start Given passage

How They Work
Container sandboxes (e2b, Daytona, Modal, Cloudflare Containers) run each execution in an isolated VM or container with its own OS, filesystem, and network stack. You connect over a network API. Secure Exec runs each execution in a V8 isolate inside your Node.js process. There is no separate container, no network hop, and no vendor dependency. Isolation is enforced at the V8 engine level — the same technology that powers Cloudflare Workers.Comparison
| Dimension | Secure Exec | Container Sandbox |
|---|---|---|
| Isolation | V8 isolate | VM / container |
| Performance | Native V8 | Native container |
| Cold start | ~16 ms (p95) | ~950 ms (best provider) |
| Memory baseline | ~3.4 MB | ~256 MB minimum |
| Permissions | Granular, deny-by-default | Coarse-grained |
| Infrastructure | npm install | Vendor account + API keys |
| Hardware | Your choice | Vendor-locked |
| Egress | None (in-process) | Per-GB fees |
| Language support | Node.js, Python | Any (full OS) |
| Filesystem | Virtual, scoped | Full OS filesystem |
| Network access | Configurable per-execution | Full (or firewall rules) |
When to Use Each
Use Secure Exec when:
- You need fast, lightweight code execution (AI tool calls, user scripts, plugins)

end Given passage
start Material supplied

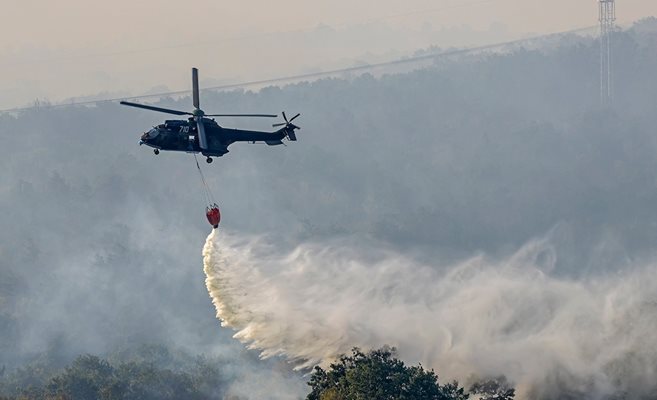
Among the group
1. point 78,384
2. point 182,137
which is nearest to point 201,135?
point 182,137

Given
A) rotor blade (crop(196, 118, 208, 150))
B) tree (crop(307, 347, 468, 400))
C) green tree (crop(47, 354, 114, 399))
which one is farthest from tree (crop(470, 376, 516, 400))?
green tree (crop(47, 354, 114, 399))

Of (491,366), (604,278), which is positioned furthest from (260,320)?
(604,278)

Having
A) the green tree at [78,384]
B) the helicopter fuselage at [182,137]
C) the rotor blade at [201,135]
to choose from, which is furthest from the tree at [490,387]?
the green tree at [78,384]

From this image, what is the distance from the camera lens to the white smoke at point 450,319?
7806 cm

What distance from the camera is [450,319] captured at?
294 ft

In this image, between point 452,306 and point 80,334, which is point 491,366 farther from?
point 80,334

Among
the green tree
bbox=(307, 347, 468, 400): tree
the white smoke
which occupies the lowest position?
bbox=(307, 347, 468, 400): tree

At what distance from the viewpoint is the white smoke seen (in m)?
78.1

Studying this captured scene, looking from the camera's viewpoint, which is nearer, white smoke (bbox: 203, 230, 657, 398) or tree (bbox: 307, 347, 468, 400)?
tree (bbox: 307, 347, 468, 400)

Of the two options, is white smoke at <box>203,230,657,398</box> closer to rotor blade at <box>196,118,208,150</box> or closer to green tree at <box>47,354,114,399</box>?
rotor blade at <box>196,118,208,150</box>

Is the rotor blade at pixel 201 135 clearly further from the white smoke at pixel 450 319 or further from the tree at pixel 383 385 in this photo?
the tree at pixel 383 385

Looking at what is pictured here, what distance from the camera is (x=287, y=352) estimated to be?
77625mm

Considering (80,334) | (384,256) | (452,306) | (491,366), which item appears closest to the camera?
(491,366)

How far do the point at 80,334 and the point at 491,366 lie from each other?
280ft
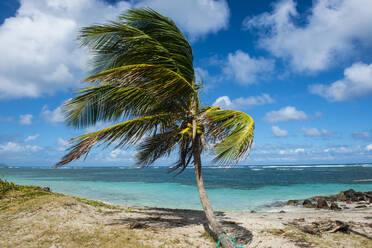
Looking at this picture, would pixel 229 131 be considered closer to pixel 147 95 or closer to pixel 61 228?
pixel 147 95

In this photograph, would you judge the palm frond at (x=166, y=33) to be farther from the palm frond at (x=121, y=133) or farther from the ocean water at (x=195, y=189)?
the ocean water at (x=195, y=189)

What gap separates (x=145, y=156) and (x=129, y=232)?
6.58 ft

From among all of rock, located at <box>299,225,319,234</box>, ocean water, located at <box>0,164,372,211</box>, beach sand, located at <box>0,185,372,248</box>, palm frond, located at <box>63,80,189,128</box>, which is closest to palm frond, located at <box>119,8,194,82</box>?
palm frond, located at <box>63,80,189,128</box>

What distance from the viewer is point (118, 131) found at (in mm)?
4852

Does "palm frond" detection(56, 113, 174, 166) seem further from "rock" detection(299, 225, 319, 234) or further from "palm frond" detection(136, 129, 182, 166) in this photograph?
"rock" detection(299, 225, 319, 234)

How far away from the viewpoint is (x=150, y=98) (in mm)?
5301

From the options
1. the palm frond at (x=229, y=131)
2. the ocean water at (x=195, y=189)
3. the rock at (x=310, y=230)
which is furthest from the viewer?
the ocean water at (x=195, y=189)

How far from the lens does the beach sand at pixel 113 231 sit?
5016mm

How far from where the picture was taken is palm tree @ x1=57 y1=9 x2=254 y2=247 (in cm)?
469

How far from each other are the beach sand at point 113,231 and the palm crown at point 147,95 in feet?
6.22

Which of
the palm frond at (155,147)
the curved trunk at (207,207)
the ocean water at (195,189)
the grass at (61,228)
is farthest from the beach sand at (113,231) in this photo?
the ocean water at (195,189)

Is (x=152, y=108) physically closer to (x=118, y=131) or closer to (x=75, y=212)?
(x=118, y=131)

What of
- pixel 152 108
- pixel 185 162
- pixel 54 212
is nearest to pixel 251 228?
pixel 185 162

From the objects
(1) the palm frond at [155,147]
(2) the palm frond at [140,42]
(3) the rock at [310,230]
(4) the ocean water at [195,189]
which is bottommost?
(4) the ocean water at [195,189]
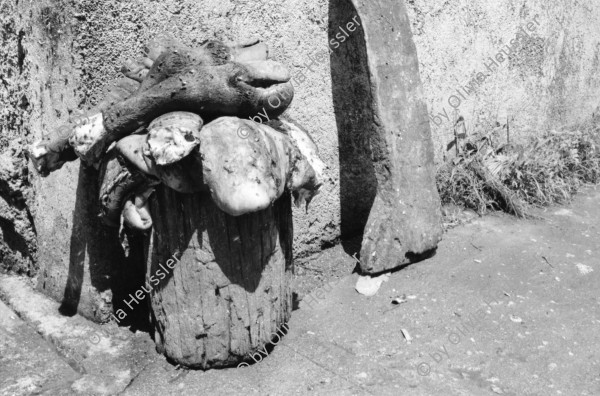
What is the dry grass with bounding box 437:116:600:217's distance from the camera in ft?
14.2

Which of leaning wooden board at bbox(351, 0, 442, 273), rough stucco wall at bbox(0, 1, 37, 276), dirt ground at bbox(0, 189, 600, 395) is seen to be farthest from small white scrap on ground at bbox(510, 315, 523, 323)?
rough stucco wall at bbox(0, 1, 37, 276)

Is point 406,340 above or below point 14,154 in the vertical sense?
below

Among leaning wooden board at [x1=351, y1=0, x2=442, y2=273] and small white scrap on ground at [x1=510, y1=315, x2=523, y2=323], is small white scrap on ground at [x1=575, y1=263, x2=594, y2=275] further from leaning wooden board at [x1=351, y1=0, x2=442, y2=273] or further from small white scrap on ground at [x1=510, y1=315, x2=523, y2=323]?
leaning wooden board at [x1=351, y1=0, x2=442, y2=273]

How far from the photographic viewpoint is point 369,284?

end Material supplied

** Tasks for this exercise **
1 – Count the lines of the records that contain the string "grass", and reply with the number alone.
2 – Extend the page comparing Secure Exec with container sandboxes, picking up right after its final line.
The text and the records have no connection to each other.

** Responses for each task **
1 – 2

2 –
- You want no vendor dependency and full control over infrastructure
- You need granular permissions (file, network, module-level)
- Cost matters at scale — especially for high-concurrency lightweight workloads
Use a container sandbox when:
- You need a full OS environment (install system packages, run arbitrary binaries)
- You need languages beyond Node.js/Python with full OS-level access
- You need persistent, long-lived environments (multi-hour dev sessions)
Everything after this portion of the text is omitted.